**Task statement**: Transcribe exactly the lines from the one holding "Is point (86, 226)" to the end of the data below, including both of those lines and no others.

+++ Supplied records

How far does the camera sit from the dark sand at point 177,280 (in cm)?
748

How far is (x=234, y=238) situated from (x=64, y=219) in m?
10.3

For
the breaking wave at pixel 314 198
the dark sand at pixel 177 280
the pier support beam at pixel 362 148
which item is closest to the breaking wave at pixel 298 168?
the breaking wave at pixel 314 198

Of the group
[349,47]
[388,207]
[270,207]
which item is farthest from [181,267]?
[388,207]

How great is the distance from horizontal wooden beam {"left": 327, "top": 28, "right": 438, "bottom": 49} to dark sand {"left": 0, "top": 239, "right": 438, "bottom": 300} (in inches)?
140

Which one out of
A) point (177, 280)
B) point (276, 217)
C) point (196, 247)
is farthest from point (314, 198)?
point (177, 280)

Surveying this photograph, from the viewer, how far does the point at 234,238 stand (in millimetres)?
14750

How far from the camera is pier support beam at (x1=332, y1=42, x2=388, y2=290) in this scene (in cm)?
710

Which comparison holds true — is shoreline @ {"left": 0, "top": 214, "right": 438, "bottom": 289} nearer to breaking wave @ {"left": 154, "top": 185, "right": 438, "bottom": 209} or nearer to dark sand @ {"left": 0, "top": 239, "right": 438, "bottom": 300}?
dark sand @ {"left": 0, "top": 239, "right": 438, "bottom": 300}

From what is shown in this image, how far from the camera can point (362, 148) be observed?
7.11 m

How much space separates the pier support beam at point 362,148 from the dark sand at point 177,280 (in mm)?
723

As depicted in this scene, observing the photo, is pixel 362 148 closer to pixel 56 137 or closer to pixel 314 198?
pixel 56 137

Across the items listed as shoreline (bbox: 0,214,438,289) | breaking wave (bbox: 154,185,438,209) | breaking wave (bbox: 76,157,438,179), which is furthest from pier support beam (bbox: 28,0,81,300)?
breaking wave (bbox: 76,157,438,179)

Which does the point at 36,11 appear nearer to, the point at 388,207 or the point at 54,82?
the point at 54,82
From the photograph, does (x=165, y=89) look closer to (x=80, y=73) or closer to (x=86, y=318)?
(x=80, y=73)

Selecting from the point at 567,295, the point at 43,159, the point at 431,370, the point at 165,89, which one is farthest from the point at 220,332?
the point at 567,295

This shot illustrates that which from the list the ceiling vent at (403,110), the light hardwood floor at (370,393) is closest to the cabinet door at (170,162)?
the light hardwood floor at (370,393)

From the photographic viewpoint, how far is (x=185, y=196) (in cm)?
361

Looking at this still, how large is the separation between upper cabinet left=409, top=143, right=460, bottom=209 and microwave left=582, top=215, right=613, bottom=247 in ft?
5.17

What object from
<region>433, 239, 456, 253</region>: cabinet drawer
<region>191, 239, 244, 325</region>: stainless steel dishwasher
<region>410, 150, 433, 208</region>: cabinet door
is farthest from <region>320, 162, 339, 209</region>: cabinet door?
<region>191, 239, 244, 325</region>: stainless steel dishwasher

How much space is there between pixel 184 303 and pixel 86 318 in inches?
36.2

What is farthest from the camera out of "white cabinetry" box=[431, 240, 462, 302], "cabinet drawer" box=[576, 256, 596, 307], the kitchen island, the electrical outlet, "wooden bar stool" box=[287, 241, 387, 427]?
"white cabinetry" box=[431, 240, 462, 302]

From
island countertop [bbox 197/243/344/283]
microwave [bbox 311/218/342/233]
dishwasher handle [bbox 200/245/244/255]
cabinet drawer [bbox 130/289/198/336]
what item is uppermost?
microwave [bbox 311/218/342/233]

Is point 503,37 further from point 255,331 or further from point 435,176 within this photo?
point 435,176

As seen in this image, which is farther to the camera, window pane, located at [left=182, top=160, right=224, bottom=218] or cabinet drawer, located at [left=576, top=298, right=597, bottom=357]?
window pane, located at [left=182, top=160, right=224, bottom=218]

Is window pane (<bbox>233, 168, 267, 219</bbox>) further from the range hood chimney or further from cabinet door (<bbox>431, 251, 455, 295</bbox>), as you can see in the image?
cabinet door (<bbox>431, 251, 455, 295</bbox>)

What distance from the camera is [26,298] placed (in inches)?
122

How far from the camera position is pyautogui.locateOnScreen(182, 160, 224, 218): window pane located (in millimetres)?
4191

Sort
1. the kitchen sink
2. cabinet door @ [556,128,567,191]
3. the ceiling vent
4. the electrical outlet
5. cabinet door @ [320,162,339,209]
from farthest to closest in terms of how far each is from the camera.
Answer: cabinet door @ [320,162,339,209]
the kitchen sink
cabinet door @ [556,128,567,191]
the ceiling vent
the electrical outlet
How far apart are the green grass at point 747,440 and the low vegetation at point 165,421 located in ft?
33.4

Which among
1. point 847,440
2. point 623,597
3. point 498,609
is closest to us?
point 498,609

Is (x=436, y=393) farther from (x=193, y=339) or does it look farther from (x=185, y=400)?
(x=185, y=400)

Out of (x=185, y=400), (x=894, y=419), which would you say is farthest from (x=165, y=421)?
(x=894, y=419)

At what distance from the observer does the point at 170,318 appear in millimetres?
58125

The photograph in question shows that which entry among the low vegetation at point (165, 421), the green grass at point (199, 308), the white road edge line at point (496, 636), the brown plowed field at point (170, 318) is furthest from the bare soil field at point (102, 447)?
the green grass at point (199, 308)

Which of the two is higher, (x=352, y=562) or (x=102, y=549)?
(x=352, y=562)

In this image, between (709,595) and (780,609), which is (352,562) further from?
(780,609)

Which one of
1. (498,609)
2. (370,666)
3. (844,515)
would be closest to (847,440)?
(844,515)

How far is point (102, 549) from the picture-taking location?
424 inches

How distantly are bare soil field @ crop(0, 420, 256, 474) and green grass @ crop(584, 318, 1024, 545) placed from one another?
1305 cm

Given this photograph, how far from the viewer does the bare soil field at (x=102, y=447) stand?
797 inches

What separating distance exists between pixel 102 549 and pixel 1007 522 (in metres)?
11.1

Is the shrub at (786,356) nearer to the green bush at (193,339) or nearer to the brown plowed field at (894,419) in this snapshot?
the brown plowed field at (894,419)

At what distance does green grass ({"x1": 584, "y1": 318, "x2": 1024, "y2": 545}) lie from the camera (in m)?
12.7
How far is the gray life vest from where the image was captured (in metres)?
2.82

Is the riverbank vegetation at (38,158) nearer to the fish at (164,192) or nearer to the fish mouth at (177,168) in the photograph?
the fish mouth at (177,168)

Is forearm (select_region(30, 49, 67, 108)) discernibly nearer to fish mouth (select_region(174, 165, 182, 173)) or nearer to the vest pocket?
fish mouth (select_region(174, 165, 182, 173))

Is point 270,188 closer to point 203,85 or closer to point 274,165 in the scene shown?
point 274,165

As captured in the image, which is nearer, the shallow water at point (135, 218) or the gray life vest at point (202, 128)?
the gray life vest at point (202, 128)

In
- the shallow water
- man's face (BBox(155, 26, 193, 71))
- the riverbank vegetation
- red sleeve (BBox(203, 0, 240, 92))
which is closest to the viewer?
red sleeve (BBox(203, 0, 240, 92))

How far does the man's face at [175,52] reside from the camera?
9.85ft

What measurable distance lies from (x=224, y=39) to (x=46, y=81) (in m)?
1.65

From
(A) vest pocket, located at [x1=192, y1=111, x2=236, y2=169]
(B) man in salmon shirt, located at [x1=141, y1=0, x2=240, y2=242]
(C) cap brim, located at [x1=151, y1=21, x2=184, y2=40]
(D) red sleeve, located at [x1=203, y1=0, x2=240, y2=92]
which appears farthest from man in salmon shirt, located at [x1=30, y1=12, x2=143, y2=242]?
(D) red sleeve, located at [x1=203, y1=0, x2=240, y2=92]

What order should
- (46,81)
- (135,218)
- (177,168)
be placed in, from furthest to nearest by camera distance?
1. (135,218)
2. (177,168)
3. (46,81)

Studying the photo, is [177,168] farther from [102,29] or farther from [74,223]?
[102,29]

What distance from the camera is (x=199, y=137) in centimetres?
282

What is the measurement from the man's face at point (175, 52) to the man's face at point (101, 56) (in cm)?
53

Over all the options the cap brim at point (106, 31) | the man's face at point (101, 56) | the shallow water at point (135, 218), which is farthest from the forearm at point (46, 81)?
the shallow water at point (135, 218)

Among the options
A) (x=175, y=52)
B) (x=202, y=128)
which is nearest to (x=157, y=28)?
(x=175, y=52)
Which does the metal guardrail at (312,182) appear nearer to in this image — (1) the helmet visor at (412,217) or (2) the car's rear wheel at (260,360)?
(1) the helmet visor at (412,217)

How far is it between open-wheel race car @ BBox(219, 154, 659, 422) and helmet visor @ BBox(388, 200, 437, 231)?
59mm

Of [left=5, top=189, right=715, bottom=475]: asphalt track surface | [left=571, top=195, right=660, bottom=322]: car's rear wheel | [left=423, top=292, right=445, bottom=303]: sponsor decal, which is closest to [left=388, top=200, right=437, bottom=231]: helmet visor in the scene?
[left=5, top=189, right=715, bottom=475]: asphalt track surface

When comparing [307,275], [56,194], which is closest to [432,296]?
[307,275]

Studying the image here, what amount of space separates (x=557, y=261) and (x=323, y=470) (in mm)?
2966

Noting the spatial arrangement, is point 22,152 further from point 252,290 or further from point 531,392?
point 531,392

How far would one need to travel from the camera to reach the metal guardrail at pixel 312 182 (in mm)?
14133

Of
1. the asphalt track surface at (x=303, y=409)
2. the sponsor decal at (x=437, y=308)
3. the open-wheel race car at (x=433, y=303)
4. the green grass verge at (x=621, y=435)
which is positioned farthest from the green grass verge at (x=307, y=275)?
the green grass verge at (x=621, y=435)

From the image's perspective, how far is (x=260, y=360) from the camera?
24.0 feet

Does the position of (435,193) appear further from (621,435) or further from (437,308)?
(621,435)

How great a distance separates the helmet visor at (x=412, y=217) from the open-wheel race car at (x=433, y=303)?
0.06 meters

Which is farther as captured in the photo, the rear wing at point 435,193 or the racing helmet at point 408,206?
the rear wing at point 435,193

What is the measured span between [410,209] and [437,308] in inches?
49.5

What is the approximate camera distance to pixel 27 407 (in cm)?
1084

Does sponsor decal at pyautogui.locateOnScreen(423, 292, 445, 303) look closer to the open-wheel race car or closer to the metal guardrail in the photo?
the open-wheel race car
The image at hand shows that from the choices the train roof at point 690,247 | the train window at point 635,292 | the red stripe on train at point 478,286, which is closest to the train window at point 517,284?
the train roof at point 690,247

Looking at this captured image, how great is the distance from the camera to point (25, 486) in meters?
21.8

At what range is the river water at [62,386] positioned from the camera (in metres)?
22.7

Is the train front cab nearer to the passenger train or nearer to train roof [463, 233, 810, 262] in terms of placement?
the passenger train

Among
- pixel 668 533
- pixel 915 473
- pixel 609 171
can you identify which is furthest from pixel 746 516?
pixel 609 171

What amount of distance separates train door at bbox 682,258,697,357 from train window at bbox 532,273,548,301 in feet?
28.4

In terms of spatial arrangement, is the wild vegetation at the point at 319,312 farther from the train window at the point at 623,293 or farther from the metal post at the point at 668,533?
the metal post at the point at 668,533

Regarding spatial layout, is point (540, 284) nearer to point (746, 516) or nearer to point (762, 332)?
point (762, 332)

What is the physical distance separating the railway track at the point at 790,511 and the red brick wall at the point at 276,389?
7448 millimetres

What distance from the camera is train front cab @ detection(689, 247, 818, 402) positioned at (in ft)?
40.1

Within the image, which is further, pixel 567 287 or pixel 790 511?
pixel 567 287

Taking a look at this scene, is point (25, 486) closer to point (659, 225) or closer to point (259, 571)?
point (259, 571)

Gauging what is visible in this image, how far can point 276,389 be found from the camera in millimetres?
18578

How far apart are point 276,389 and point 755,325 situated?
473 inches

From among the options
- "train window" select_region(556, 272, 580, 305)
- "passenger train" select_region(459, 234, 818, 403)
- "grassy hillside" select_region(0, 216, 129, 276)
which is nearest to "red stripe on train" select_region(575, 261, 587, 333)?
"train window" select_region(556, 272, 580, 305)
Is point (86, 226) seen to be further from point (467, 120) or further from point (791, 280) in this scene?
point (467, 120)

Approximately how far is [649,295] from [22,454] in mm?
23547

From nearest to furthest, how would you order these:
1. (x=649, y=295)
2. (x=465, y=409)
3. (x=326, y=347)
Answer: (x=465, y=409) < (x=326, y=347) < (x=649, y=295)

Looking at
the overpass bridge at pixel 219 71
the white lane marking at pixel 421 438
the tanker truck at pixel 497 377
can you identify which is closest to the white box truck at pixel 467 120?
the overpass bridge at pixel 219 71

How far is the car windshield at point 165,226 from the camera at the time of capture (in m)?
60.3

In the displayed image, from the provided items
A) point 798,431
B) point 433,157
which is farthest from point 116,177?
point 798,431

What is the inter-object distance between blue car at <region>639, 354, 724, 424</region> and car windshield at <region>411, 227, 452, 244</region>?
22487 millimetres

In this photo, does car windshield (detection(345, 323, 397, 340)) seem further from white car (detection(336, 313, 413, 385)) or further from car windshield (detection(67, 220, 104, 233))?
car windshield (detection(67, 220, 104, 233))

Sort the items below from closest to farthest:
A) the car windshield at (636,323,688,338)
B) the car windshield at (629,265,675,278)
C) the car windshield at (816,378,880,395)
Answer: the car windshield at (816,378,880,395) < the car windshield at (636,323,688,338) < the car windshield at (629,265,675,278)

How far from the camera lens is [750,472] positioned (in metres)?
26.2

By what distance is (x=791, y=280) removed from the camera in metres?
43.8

++++++

**Result**:
Is point (86, 226) seen to be further from point (467, 120) or further from point (791, 280) in this scene?
point (467, 120)

Approximately how far is [649,295] from [22,454] in mm?
23547

From nearest to furthest, how would you order these:
1. (x=649, y=295)
2. (x=465, y=409)
3. (x=326, y=347)
Answer: (x=465, y=409) < (x=326, y=347) < (x=649, y=295)

Looking at
the overpass bridge at pixel 219 71
the white lane marking at pixel 421 438
the tanker truck at pixel 497 377
can you identify which is closest to the white box truck at pixel 467 120?
the overpass bridge at pixel 219 71

How far is the car windshield at point 165,226 from the camera at the time of capture (in m)?
60.3

In the displayed image, from the provided items
A) point 798,431
B) point 433,157
which is farthest from point 116,177?
point 798,431

What is the inter-object distance between blue car at <region>639, 354, 724, 424</region> and car windshield at <region>411, 227, 452, 244</region>?
22487 millimetres

In this photo, does car windshield (detection(345, 323, 397, 340)) seem further from white car (detection(336, 313, 413, 385)) or further from car windshield (detection(67, 220, 104, 233))?
car windshield (detection(67, 220, 104, 233))

Sort the items below from closest to farthest:
A) the car windshield at (636,323,688,338)
B) the car windshield at (629,265,675,278)
C) the car windshield at (816,378,880,395)
Answer: the car windshield at (816,378,880,395) < the car windshield at (636,323,688,338) < the car windshield at (629,265,675,278)

How far from the camera lens is [750,472] positioned (in metres)?
26.2

By what distance is (x=791, y=280) removed from the camera in metres?
43.8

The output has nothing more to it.